**Directive:** Copy out every one of the following items word for word, leaving each line unchanged.

┄┄┄┄┄┄┄┄┄┄┄┄┄┄┄┄┄┄┄┄

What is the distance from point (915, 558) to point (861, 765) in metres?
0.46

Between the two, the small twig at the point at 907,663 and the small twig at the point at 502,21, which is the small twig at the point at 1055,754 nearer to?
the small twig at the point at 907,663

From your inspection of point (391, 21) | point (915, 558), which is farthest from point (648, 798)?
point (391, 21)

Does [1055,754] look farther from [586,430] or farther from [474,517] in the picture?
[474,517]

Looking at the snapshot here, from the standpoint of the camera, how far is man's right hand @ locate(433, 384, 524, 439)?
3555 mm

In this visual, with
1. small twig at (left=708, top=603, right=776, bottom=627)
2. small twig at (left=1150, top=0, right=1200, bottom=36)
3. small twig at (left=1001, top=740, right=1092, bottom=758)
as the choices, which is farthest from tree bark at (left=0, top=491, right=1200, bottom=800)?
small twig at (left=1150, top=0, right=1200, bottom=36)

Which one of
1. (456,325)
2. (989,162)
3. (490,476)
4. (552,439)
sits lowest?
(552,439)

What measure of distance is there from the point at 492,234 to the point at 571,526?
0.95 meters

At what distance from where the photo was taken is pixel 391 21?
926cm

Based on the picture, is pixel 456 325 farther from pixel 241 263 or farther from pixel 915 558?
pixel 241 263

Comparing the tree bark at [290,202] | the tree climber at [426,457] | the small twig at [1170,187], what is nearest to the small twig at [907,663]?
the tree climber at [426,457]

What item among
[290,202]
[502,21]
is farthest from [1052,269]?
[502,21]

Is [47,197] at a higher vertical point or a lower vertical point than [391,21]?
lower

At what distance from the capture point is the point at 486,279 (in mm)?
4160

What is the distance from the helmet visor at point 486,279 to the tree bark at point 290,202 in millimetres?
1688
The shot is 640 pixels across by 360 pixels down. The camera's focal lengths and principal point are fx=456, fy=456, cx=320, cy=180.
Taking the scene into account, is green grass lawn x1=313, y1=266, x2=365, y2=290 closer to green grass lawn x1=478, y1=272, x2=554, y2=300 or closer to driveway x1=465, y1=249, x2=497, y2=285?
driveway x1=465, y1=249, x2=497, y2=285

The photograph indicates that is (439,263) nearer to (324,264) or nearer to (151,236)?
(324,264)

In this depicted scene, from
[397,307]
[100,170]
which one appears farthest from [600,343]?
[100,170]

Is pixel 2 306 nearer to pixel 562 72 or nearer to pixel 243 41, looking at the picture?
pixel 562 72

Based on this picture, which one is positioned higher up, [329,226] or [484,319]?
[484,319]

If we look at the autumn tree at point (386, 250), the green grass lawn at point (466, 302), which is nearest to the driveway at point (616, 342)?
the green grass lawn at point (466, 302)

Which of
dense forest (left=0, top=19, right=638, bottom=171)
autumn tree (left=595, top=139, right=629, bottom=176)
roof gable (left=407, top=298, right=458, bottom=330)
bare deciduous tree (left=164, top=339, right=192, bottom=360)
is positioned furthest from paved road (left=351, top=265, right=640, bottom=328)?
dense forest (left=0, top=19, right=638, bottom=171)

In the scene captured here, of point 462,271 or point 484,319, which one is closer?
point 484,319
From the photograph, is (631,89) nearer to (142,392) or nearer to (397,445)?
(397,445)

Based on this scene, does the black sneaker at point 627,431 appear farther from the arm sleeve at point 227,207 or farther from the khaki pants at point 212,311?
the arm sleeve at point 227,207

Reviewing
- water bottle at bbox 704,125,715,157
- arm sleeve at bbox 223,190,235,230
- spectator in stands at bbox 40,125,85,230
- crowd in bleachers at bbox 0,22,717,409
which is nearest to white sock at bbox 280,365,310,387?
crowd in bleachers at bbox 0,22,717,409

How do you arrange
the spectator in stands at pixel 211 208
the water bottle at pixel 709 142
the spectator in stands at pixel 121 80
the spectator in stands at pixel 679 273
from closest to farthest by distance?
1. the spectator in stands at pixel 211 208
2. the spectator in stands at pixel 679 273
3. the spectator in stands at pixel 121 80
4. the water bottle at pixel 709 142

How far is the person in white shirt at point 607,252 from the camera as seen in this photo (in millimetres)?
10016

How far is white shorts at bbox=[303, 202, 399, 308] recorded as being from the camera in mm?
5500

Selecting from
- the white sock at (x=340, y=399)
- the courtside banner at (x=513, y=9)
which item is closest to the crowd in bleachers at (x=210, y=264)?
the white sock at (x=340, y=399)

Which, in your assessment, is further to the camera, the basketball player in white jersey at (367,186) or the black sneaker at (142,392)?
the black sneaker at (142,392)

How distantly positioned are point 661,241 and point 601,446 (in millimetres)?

┄┄┄┄┄┄┄┄┄┄┄┄┄┄┄┄┄┄┄┄

**Answer to the task:**
What is the distance from point (915, 558) to point (861, 765) in metres?
0.46

Between the two, the small twig at the point at 907,663 and the small twig at the point at 502,21, which is the small twig at the point at 1055,754 nearer to?
the small twig at the point at 907,663

From your inspection of point (391, 21) | point (915, 558), which is farthest from point (648, 798)?
point (391, 21)

Does [1055,754] look farther from [586,430] or farther from [474,517] in the picture?
[474,517]

Looking at the snapshot here, from the standpoint of the camera, how far is man's right hand @ locate(433, 384, 524, 439)?
3555 mm

In this visual, with
1. small twig at (left=708, top=603, right=776, bottom=627)
2. small twig at (left=1150, top=0, right=1200, bottom=36)
3. small twig at (left=1001, top=740, right=1092, bottom=758)
as the choices, which is farthest from tree bark at (left=0, top=491, right=1200, bottom=800)?
small twig at (left=1150, top=0, right=1200, bottom=36)

Which one of
1. (456,325)
2. (989,162)
3. (490,476)
4. (552,439)
sits lowest?
(552,439)

What measure of distance is there from the point at 492,234 to the point at 571,526?
0.95 meters

At what distance from where the photo was taken is pixel 391 21?
926cm

Based on the picture, is pixel 456 325 farther from pixel 241 263 or farther from pixel 915 558?
pixel 241 263

Comparing the tree bark at [290,202] | the tree climber at [426,457] | the small twig at [1170,187], what is nearest to the small twig at [907,663]?
the tree climber at [426,457]

What item among
[290,202]
[502,21]
is farthest from [1052,269]?
[502,21]

Is [47,197] at a higher vertical point or a lower vertical point than [391,21]?
lower

At what distance from the capture point is the point at 486,279 (in mm)?
4160

What is the distance from the helmet visor at point 486,279 to the tree bark at point 290,202 in millimetres?
1688
The shot is 640 pixels across by 360 pixels down. The camera's focal lengths and principal point are fx=456, fy=456, cx=320, cy=180.
Taking the scene into account, is green grass lawn x1=313, y1=266, x2=365, y2=290 closer to green grass lawn x1=478, y1=272, x2=554, y2=300 or closer to driveway x1=465, y1=249, x2=497, y2=285?
driveway x1=465, y1=249, x2=497, y2=285

The photograph indicates that is (439,263) nearer to (324,264) or nearer to (151,236)?
(324,264)

In this depicted scene, from
[397,307]
[100,170]
which one appears farthest from [600,343]?
[100,170]

Is pixel 2 306 nearer to pixel 562 72 or nearer to pixel 243 41, looking at the picture?
pixel 562 72

Based on this picture, which one is positioned higher up, [329,226] or [484,319]?
[484,319]

If we look at the autumn tree at point (386, 250), the green grass lawn at point (466, 302), which is nearest to the driveway at point (616, 342)?
the green grass lawn at point (466, 302)

Which of
dense forest (left=0, top=19, right=638, bottom=171)
autumn tree (left=595, top=139, right=629, bottom=176)
roof gable (left=407, top=298, right=458, bottom=330)
bare deciduous tree (left=164, top=339, right=192, bottom=360)
is positioned furthest from paved road (left=351, top=265, right=640, bottom=328)?
dense forest (left=0, top=19, right=638, bottom=171)

In the scene captured here, of point 462,271 or point 484,319, which one is closer?
point 484,319
From the photograph, is (631,89) nearer to (142,392) or nearer to (397,445)?
(397,445)

Based on this scene, does the black sneaker at point 627,431 appear farther from the arm sleeve at point 227,207 or farther from the khaki pants at point 212,311?
the arm sleeve at point 227,207

Reviewing
- water bottle at bbox 704,125,715,157
- arm sleeve at bbox 223,190,235,230
- spectator in stands at bbox 40,125,85,230
- crowd in bleachers at bbox 0,22,717,409
which is nearest to white sock at bbox 280,365,310,387?
crowd in bleachers at bbox 0,22,717,409

How do you arrange
the spectator in stands at pixel 211 208
the water bottle at pixel 709 142
the spectator in stands at pixel 121 80
the spectator in stands at pixel 679 273
from closest to farthest by distance?
1. the spectator in stands at pixel 211 208
2. the spectator in stands at pixel 679 273
3. the spectator in stands at pixel 121 80
4. the water bottle at pixel 709 142

How far is the person in white shirt at point 607,252 from the camera as seen in this photo (in millimetres)?
10016

How far is white shorts at bbox=[303, 202, 399, 308] recorded as being from the camera in mm?
5500

Selecting from
- the white sock at (x=340, y=399)
- the courtside banner at (x=513, y=9)
which item is closest to the crowd in bleachers at (x=210, y=264)?
the white sock at (x=340, y=399)

Which, in your assessment, is further to the camera, the basketball player in white jersey at (367,186) or the black sneaker at (142,392)?
the black sneaker at (142,392)

How distantly positioned are point 661,241 and point 601,446 (in millimetres)?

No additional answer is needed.